▸ SET OF TASKS
- A) Answer these questions about the Nordic square problem below:
(i) What is a cell called when it is adjacent only to cells containing larger numbers?
(ii) How many pairs of adjacent cells does the solution say there are?
(iii) What lower bound on the number of uphill paths does the solution reach?
- B) Resume the solution to the Nordic square problem, starting after its final sentence.

▸ DOCUMENT TEXT
□ □ □ □ □

Problem 6

 

 
 
Let $n$ be a positive integer. A Nordic square is an $n \times n$ board containing all the integers from $1$ to $n^2$ so that each cell contains exactly one number. Two different cells are considered adjacent if they share a common side. Every cell that is adjacent only to cells containing larger numbers is called a valley. An uphill path is a sequence of one or more cells such that:

(i) the first cell in the sequence is a valley,

(ii) each subsequent cell in the sequence is adjacent to the previous cell, and

(iii) the numbers written in the cells in the sequence are in increasing order.

Find, as a function of $n$, the smallest possible total number of uphill paths in a Nordic square.
 

Solution

  Given a pair of adjacent cells, we can always continue walking "downhill" until we reach a valley, so any pair of adjacent cells is the highest pair in at least one uphill path. There are $2n(n-1)$ such pairs, and the cell containing $1$ alone also constitutes an uphill path, so there must be at least $2n(n-1) + 1$ uphill paths.

□ □ □ □ □

▸ DATA LISTING

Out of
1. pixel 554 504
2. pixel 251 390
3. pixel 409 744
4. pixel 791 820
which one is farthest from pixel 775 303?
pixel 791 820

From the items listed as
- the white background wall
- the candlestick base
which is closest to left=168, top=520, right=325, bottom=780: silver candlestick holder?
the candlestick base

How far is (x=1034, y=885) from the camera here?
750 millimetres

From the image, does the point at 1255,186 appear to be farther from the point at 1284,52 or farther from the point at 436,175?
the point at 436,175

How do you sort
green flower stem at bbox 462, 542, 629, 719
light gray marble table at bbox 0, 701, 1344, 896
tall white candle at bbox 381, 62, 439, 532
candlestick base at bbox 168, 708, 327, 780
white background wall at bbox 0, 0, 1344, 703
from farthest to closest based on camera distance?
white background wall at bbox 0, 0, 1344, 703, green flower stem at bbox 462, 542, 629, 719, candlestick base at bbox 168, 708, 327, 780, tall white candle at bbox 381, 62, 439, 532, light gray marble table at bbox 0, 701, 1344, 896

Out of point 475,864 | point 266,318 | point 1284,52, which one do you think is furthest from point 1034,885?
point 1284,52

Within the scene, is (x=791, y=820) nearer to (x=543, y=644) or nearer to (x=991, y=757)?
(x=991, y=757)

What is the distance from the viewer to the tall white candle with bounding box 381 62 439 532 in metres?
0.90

□ □ □ □ □

▸ WRITTEN ANSWERS
- A)
(i) A valley.
(ii) $2n(n-1)$.
(iii) At least $2n(n-1) + 1$ uphill paths.

- B)
A construction obtaining exactly $2n(n-1) + 1$ is given as follows. We first construct a tree of $T$ cells such that every cell not in the tree is only adjacent to cells in the tree. A diagram of such a tree for $n=9$ is given below; this readily generalizes to any multiple of $3$, and to non-multiples of $3$ by removing the leftmost and/or the rightmost column. We place the numbers from $1$ to $T$ as follows: $1$ is placed in an arbitrary cell of the tree, and then each number is placed adjacent to exactly one number that was already placed. (Using a depth-first-search order works, for example.) The numbers $T+1$ to $n^2$ are placed arbitrarily in the remaining cells.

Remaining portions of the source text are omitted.